A Canadian Composer Bestiary: Rodney Sharman

Rodney-Sharman-Feature

To be commissioned to write a piece for an orchestra is objectively a pretty big deal. There are so many moving parts to deal with before you get to that first downbeat of the first rehearsal that it’s a miracle it happens at all. You have to have a hundred-ish musicians of sufficient technical expertise, gather them together at the same time, and have them be fed, rested, and sober (We’re looking at you, trombones). You have to have an ensemble leader who knows how to rehearse efficiently, who knows the music, and who is okay with being in front of a hundred people who could at one point think them an imbecile (It also helps to be charming!). You need administrators. Good ones. They need to deal with scheduling, advertising, all the exceptions for everything that has been carefully planned, venues being over-booked, venues catching on fire, artists being over-booked, artists catching on fire, and so on…

There’s also a certain amount of cultural cachet attached to symphonic music that owes itself to the legacy of the composers who wrote it. Composers like Mahler, Beethoven, and Shostakovich wrote big symphonic music believing that they were creating the biggest music of their time. Their audiences granted the music a reverence to match the intent and to this day, we still attach this reverence to symphonic music.

So if writing for orchestra is regarded as being a pretty big deal, it should then follow that people will look at composers who regularly write for orchestra as composers who have “made it”. I experienced a very visceral reminder of this cultural milieu when I sat down for coffee with composer Rodney Sharman, whom I consider to be among the most well established of Canadian composers. We spoke at length about all the popular topics composer talk about (Mainly coffee, what we were writing, and what we wished we were writing instead) but it was when he expressed regret he couldn’t gain traction as a choral composer that I stopped him and asked him to explain himself.

“I feel like I’m a choral composer, but I don’t think anybody else does. I honestly don’t know what it is”.

Rodney grew up as a boy chorister and is often be found in the bass section of local choirs when his schedule allows him the luxury. He’s quite aware of what choir can and can’t do. Also, at least in my experience, choirs are very receptive to new music which is not at all my impression of the orchestral world.

“Even though my music is not always conventionally diatonic, or what you might describe as the every-man level, every part is a melody so that every part sounds good by itself which is the secret of good choral music”.

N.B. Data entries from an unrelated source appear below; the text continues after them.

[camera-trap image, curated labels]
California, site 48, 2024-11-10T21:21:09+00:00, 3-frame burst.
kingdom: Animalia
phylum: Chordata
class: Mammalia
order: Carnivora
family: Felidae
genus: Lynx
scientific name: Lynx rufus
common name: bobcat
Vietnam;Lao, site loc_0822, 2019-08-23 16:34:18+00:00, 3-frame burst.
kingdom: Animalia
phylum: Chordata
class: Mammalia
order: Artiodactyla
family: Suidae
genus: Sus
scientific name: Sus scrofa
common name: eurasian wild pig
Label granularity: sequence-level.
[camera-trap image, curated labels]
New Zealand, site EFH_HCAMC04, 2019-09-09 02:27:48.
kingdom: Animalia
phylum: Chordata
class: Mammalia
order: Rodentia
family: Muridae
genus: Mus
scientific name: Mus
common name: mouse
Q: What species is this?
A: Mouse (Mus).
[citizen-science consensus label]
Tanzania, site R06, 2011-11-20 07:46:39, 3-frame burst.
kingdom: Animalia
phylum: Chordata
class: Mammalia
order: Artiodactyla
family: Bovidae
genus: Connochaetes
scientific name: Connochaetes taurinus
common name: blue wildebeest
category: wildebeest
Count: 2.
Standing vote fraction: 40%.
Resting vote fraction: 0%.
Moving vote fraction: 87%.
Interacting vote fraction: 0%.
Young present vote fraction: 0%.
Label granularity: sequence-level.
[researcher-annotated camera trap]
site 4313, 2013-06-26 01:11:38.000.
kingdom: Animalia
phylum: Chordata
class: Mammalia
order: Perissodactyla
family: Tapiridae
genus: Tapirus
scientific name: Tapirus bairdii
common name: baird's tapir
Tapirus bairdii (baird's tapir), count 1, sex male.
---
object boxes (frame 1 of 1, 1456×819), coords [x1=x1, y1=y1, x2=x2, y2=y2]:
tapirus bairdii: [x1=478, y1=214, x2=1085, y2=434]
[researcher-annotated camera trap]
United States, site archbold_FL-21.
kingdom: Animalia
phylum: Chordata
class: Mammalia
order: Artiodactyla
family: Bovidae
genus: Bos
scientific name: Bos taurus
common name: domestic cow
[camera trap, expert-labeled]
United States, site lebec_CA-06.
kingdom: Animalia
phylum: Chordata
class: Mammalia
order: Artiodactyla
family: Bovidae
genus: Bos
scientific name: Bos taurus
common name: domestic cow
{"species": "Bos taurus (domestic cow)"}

The choir I sing in, Vox Humana of Victoria, is currently preparing one of his pieces for an upcoming concert: Requiescat, previously commissioned and performed by Vox Humana in 2015. It’s easily my favourite piece on the program and I say this knowing we are performing two of my own works.

Requiescat is a setting of a text by Oscar Wilde; an elegy mourning the death of the poet’s sister. Rodney’s setting is intimate – like a whisper inches away from your ear – and is intoned in a slow rhythmic dirge with lots of space for us to enjoy the sound of delicious harmonies decaying.

Tread lightly, she is near
Under the snow,
Speak gently, she can hear
The daisies grow.

All her bright golden hair
Tarnished with rust,
She that was young and fair
Fallen to dust.

Lily-like, white as snow,
She hardly knew
She was a woman, so
Sweetly she grew.

Coffin-board, heavy stone,
Lie on her breast,
I vex my heart alone,
She is at rest.

Peace, peace, she cannot hear
Lyre or sonnet,
All my life’s buried here,
Heap earth upon it.

“I was introduced to this poem by a teenage student who was studying with me and writing choral music. He thought about setting this for choir and changed his mind and wrote something else. I never forgot it made a great choral text.”

Rodney might be falling victim to the unfair experience of being typecast as an instrumental composer. Choirs will inevitably experience a tinge of fear at the idea of having music written for them by a composer who writes primarily for instruments. The apprehension is easily understood: There are conventions of instrumental writing that a typical choir, or even the best choir ever, can’t easily replicate because they’re just not suited to the voice. Many instrumental composers just don’t have the experience with voices to recognize when they’re asking for something unreasonable.

It gets even worse than that: saying that a musical instrument can only reach you as deeply as you can be impaled by it doesn’t feel like hyperbole to me – if anything, it’s accurate – and I think that voices impale us most deeply of all. So if you’re pushing a voice somewhere it can’t be – even if it’s something as basic as the notes being too hard – the molecular level rejection you experience touches you a little more deeply. And that can be a bad thing.

All that being said, Requiescat is a gorgeous work – and it fits snugly into the voice. My hope is that we get more of Rodney’s choral music into our folders – a hope mirrored by the composer’s family: “My mother who has only heard a couple of my choral pieces – she always felt my choral music was my best music. So I offer it to the universe and hope that it will come back and multiply”.